- Interactive map of Pine Point Research Natural Area
- Location: Cass County, Minnesota
- Coordinates: 47°7′52.83″N 94°33′19.09″W﻿ / ﻿47.1313417°N 94.5553028°W
- Area: 1,239 acres (5.01 km^{2})
- Established: 1932
- Owner: Federal

U.S. National Natural Landmark
- Designated: 1980

= Pine Point Research Natural Area =

Protected wooded area in Minnesota

Pine Point Research Natural Area is a natural area that is protected by the United States Department of Agriculture, specifically through the branch of the Forest Service. It was established in 1932 and consists of 1375 acre of land. It is located in Cass County, Minnesota and is part of the Chippewa National Forest. The natural area is bounded on the north, east, and west sides by Lake Leech. To the south is Onigum, an unincorporated community that had been an Indian agency.

==Ecology==
Pine Point is a forested area that consists mostly of jack pine and red pine, as well as areas of meadow. It also contains a 24 acre lake and 493 acre of marshland.

White-tailed deer (Odocoileus virginianus), black bear (Ursus americanus), snowshoe hare (Lepus americanus), and North American porcupine (Erethizon dorsatum) are common in the area.

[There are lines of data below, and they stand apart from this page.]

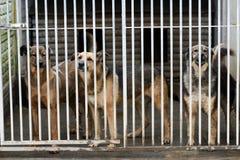 Choszczno, Polen, 12 november 2017: Honden achter de tralies in schuilplaats Stock Afbeeldingen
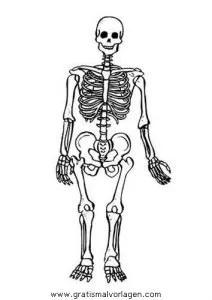 Menschlicher Körper gratis Malvorlage in Diverse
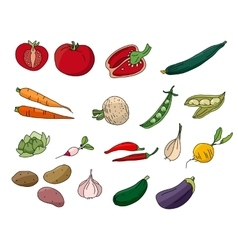 Different vegetables isolated on white vector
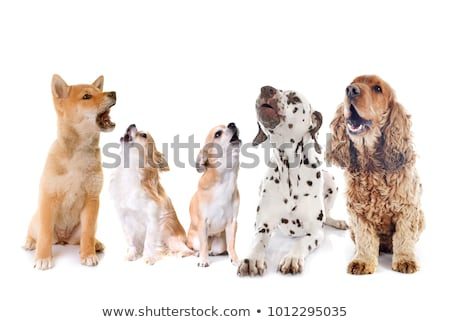 group of dogs howling stock photo © cynoclub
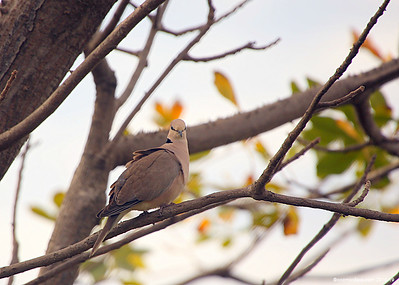 Red-eyed dove, (Streptopelia semitorquata)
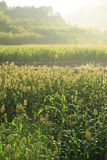 Jowar grain sorghum crop. Farm royalty free stock photography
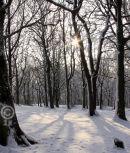 Fixby Woods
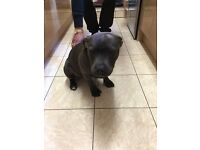 BLUE STAFFORDSHIRE BULL TERRIER PUP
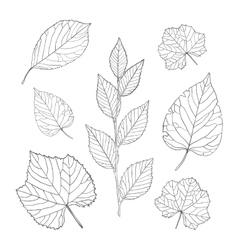 Outline leaves set vector image vector image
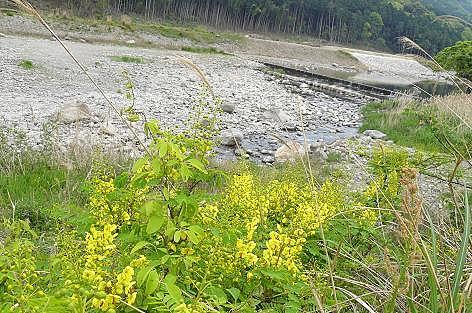 黄色い花の群生♪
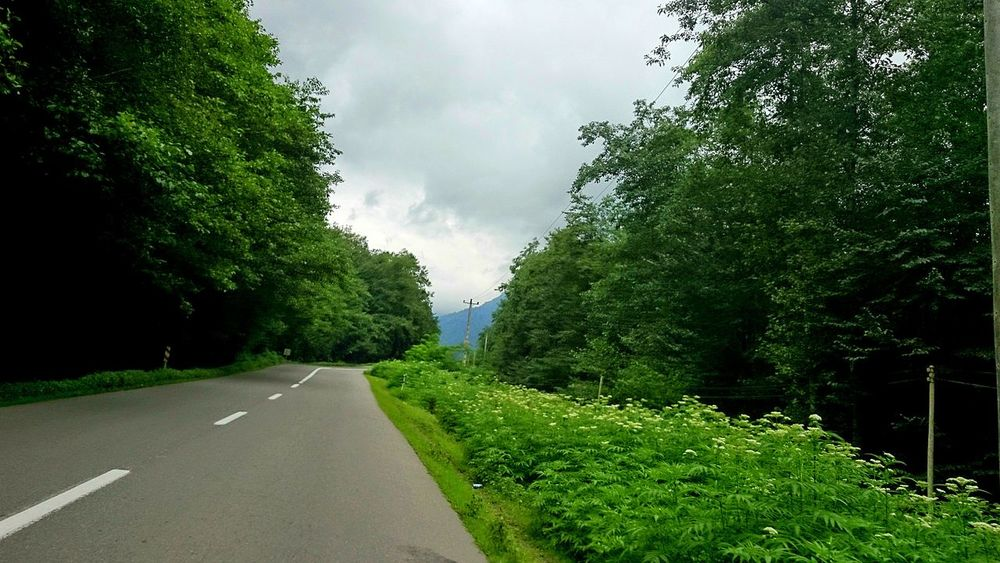 Jungle Road Iran Mazandaran Iran Mazandaran_nature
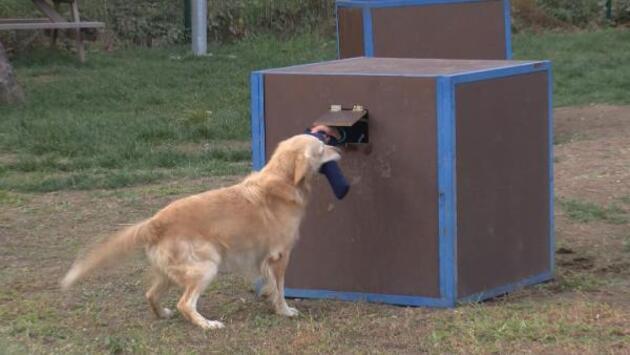Afetlerde kritik rol oynayan köpekler nasıl eğitiliyor?
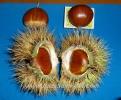 Кестени Овощен Разсадник Елит,chestnuts,Кестени,Кестен,Разсадник Кестени,фиданки Кестени,овошки Кестени,сортове Кестени,Разсадници Кестени,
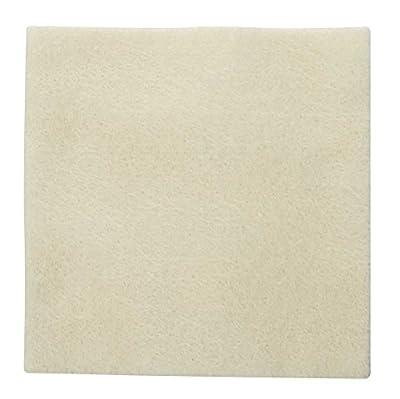 Biatain Alginate Wound Dressing, Sterile, Fast-Gelling, 4 x 4 Inch 3710 (Box of 10)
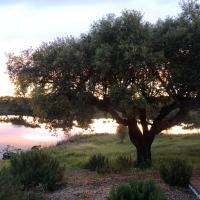 Fontes - A essência do Alentejo com lago privado, Hotel in Fontes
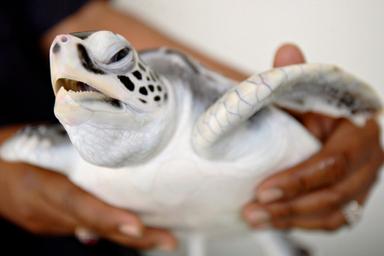 世界最大のオサガメ、絶滅危機 ...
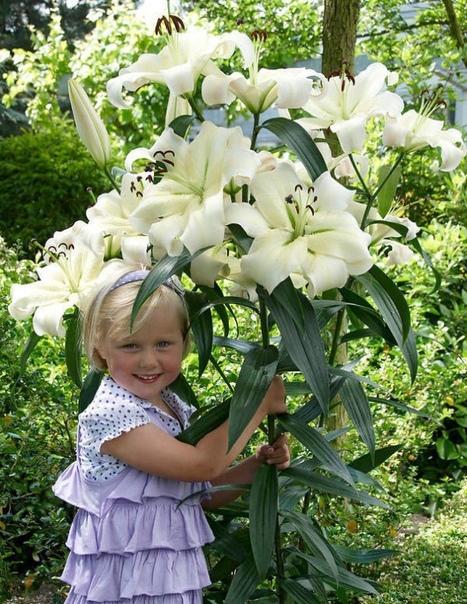 Удивительная лилия! (источник: gofazenda)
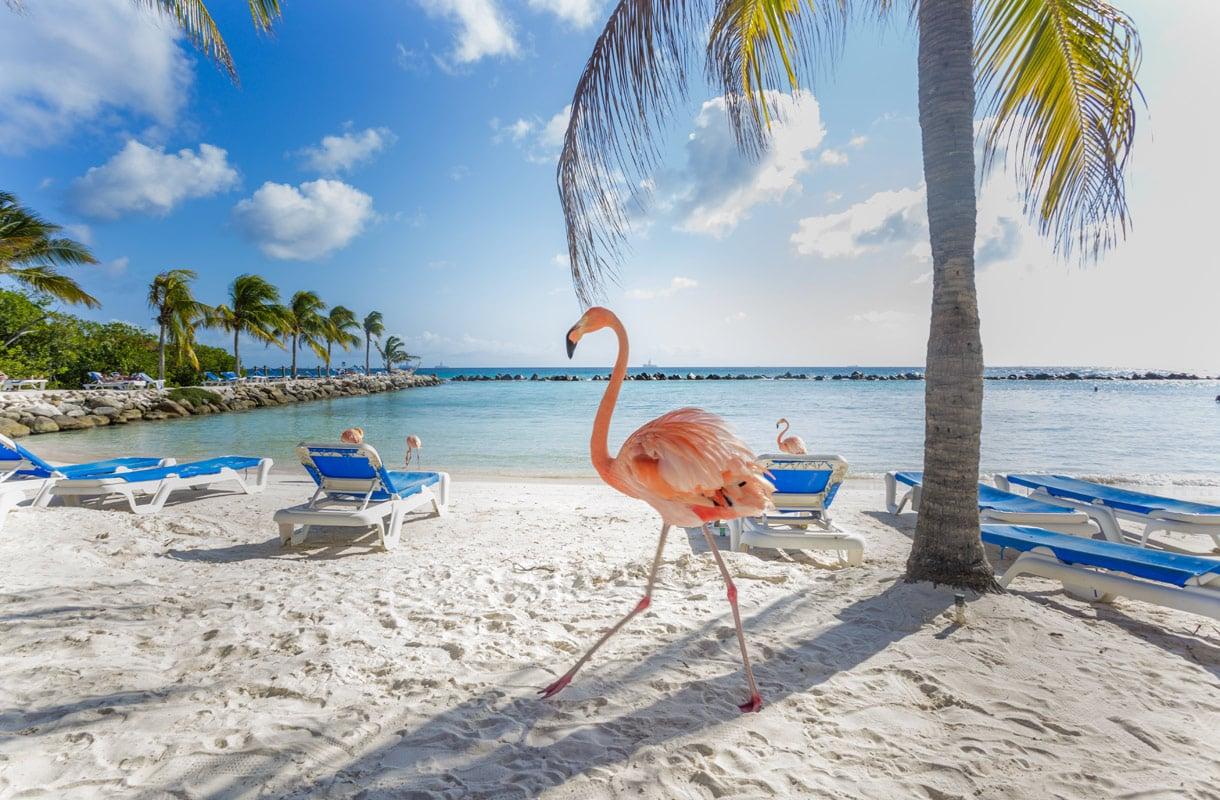 Missä nähdä flamingoja?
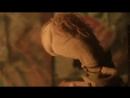 Nirvana - Smells Like Teen Spirit (Sock Puppet Parody).mp4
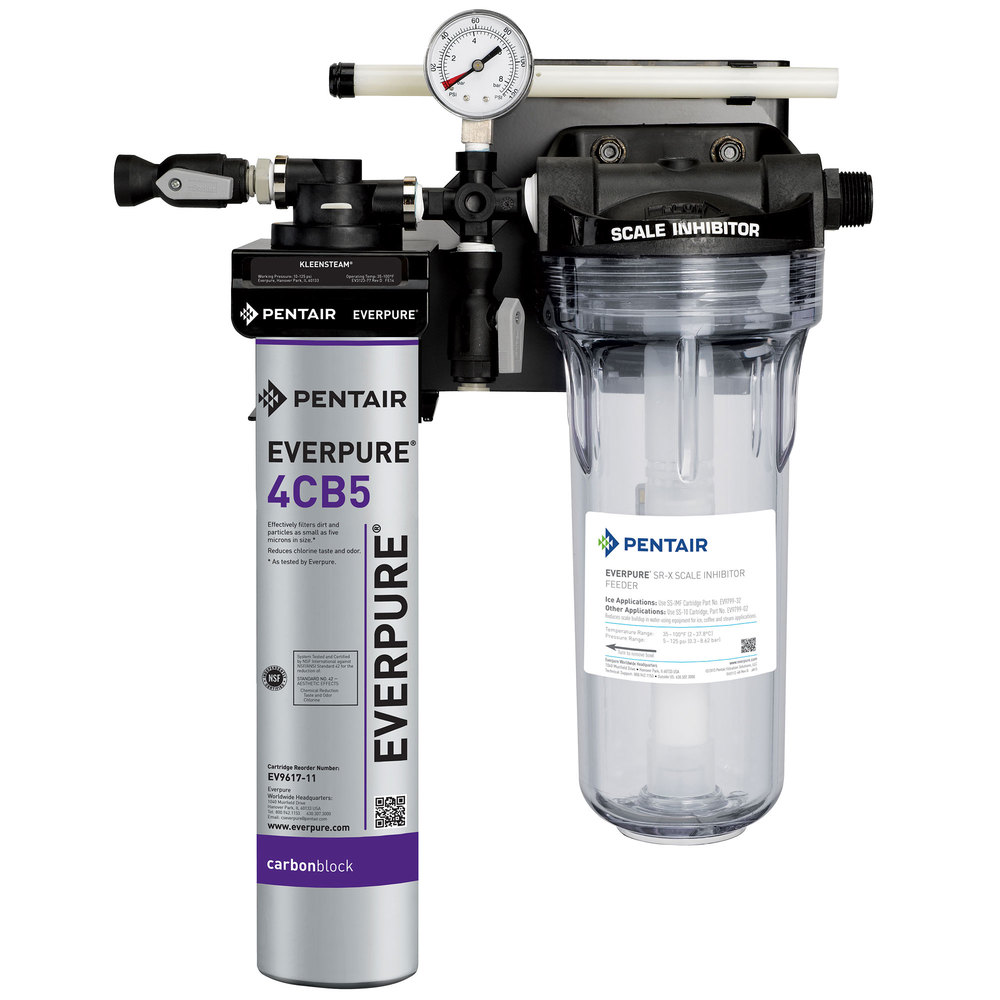 Everpure ev9797 50 kleensteam ct water filtration system for Everpure water treatment system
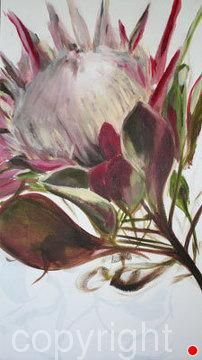 by Nicola Firth Oil ~ x Protea Art, Protea Flower, Botanical Art, Botanical Illustration, List Of Paintings, Plant Painting, Pastel Drawing, Arte Floral, Flower Images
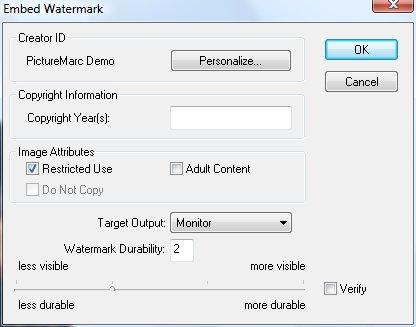 Диалоговое окно Embed Watermark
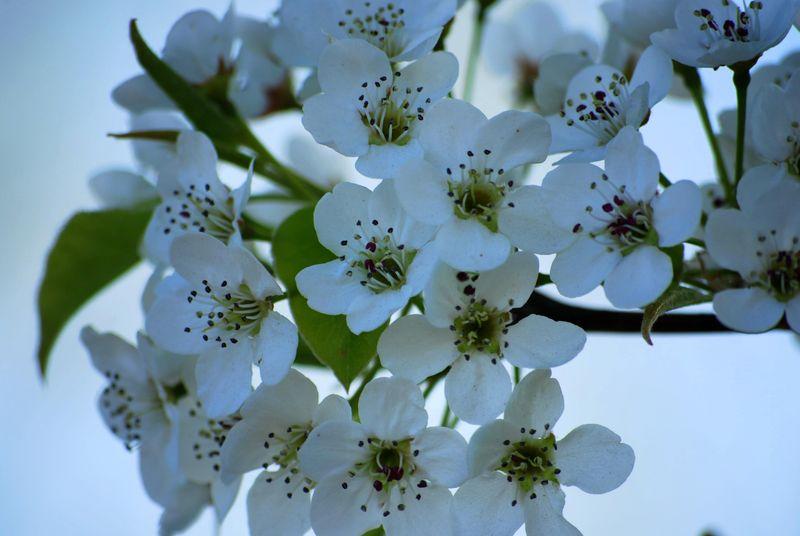 Spring Blossoms ©2009 Claudia Ward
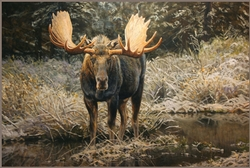 September Moose / Canvas Print 30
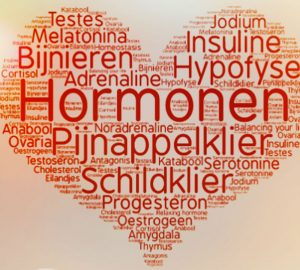 Hormoonyoga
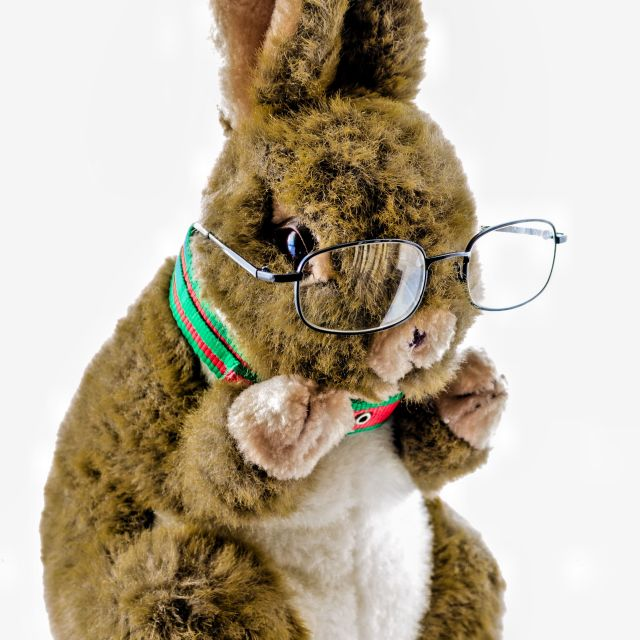 """Professor Hop"" stock image"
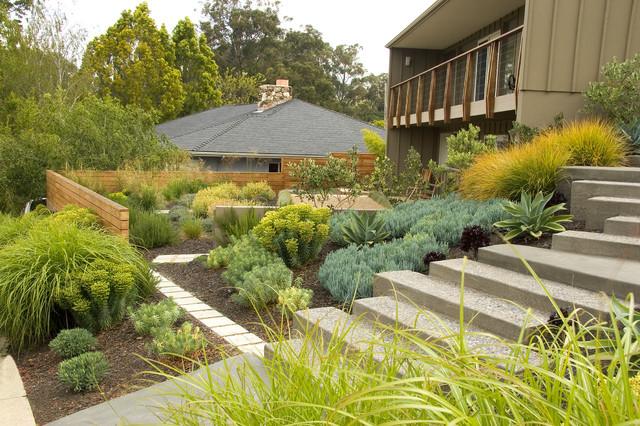 Mid Century Modern Midcentury Garden San Luis Obispo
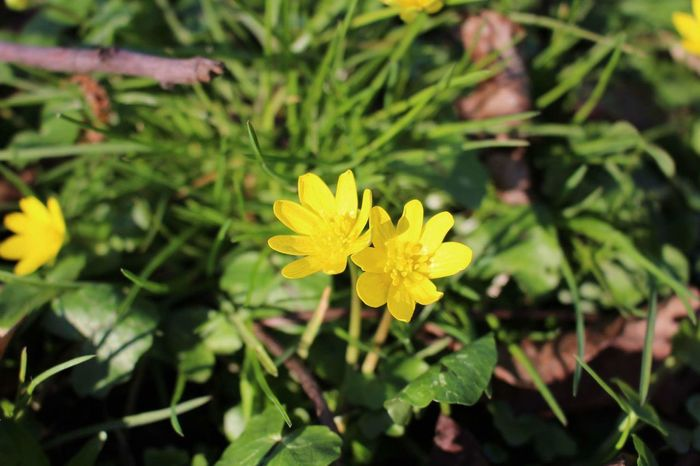 Yellow Flower Nature Beauty In Nature Plant Flower Head Fragility Green Color Outdoors Freshness No People Yellow Color Day Close-up Petal Nature Nature Photography Naturelovers Flowers Fleurs Jaune🌻 Green EyEmNewHere Paint The Town Yellow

==Natural Landmark designation==
The area has been designated a National Natural Landmark under the Historic Sites Act. It received this designation in 1980 from the United States Secretary of the Interior, giving it recognition as an outstanding example of the nation's natural history. The designation describes it as containing "undisturbed stands of red and mixed pine that have been protected for over 70 years. The site provides nesting habitat for the bald eagle and osprey".

===Modern use===
The natural area is open to the public but has no roads or marked trails. Research projects within Pine Point Research Natural Area must be approved by the United States Forest Service.